(Source records)
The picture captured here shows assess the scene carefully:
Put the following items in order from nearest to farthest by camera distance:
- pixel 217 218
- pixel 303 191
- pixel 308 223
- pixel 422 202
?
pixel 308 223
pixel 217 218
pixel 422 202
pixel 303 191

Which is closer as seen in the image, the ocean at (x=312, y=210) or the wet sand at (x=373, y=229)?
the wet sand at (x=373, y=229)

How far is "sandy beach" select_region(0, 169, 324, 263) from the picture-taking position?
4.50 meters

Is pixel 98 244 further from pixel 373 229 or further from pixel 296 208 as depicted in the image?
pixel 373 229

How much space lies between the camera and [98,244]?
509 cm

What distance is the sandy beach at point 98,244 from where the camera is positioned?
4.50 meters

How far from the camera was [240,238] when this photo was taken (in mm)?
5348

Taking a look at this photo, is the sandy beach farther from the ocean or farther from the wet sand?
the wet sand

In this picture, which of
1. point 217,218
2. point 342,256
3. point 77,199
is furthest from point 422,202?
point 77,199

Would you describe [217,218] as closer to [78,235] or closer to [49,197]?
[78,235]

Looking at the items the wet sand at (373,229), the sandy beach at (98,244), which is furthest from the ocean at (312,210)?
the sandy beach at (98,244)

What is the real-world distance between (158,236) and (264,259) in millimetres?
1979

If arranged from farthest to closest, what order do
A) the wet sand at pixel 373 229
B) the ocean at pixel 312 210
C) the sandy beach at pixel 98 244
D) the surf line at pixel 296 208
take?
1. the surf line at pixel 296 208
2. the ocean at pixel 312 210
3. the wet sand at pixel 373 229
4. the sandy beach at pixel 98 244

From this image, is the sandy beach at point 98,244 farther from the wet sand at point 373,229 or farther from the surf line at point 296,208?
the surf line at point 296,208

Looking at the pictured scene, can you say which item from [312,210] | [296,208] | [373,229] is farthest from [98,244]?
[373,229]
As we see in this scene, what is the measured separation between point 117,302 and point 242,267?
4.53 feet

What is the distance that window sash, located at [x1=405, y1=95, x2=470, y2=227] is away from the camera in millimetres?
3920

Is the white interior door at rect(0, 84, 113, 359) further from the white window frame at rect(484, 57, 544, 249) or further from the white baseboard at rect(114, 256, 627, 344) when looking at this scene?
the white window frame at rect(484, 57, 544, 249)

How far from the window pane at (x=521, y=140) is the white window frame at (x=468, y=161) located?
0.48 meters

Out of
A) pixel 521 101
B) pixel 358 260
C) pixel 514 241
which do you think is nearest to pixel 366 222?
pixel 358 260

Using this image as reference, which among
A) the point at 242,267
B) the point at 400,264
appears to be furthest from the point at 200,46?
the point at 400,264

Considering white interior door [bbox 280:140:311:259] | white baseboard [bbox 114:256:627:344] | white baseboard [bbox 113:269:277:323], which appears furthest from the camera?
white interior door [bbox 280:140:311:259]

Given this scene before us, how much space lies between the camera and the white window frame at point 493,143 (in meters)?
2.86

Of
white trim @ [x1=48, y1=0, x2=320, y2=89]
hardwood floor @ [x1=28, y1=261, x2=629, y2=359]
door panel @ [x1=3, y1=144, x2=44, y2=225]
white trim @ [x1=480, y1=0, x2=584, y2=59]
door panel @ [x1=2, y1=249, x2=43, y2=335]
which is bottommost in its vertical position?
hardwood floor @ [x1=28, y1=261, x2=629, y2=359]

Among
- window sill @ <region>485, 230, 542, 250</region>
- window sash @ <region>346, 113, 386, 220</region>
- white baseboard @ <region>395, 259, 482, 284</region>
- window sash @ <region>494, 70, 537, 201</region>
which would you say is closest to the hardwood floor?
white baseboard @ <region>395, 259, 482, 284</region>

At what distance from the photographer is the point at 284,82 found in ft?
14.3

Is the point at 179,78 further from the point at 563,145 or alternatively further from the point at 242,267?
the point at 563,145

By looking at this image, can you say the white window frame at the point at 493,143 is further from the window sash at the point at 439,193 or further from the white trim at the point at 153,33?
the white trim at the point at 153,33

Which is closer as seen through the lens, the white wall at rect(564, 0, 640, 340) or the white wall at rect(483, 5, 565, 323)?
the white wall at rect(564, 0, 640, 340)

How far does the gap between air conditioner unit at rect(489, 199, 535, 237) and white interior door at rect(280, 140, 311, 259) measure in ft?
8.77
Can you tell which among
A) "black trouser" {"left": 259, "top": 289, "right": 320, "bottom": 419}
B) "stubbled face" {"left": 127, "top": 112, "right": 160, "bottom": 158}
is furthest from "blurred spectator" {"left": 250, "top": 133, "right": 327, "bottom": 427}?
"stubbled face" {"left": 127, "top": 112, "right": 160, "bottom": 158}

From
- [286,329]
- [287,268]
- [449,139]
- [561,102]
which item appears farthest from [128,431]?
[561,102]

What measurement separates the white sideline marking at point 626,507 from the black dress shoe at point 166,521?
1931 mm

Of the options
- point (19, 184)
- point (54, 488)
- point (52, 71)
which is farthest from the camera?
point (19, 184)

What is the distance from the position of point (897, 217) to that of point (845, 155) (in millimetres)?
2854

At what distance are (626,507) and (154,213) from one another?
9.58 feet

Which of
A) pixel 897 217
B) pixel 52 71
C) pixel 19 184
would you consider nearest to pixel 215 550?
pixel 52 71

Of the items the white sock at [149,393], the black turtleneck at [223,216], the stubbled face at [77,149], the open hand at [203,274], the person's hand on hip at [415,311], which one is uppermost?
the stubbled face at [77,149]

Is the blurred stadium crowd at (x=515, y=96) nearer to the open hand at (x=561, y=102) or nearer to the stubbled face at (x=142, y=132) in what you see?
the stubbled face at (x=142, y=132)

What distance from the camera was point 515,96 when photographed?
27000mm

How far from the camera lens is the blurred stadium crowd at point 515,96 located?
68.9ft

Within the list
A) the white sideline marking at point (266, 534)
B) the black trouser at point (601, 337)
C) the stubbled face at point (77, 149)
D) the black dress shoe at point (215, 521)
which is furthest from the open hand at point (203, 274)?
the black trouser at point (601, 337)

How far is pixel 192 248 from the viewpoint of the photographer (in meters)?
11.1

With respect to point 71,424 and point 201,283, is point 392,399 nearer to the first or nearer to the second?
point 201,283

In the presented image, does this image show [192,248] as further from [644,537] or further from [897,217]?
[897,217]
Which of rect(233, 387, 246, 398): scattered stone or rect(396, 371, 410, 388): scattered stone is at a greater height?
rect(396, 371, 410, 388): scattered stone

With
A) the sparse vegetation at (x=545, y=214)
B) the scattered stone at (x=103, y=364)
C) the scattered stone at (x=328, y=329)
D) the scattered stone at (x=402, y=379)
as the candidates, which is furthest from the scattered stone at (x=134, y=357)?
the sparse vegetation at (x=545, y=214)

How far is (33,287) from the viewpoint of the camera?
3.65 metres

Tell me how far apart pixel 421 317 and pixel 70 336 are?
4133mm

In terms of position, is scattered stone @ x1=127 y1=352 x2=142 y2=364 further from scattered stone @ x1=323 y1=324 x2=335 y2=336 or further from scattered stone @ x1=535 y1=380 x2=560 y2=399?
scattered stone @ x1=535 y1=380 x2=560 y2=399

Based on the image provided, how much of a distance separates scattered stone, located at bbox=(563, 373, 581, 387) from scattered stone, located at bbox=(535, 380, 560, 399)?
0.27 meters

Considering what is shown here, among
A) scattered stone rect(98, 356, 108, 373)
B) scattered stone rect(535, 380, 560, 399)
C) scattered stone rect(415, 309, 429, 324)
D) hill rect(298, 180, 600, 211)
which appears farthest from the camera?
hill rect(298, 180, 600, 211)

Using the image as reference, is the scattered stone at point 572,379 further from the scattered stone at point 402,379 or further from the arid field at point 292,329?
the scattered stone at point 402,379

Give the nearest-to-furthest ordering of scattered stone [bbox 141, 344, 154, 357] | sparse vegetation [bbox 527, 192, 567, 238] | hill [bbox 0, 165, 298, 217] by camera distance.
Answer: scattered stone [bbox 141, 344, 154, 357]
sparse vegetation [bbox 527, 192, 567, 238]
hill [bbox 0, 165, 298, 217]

» **EXERCISE INSTRUCTIONS**
Gather every line of the data above that contains the word "sash", and copy each of those lines in full. Treat uppercase and lowercase letters as different.

» **SOLUTION FOR THIS TASK**
What is the distance that window sash, located at [x1=405, y1=95, x2=470, y2=227] is away from the camera in millimetres?
- window sash @ <region>346, 113, 386, 220</region>
- window sash @ <region>494, 70, 537, 201</region>
By looking at this image, can you say the white window frame at the point at 493,143 is further from the window sash at the point at 439,193 or further from the white trim at the point at 153,33?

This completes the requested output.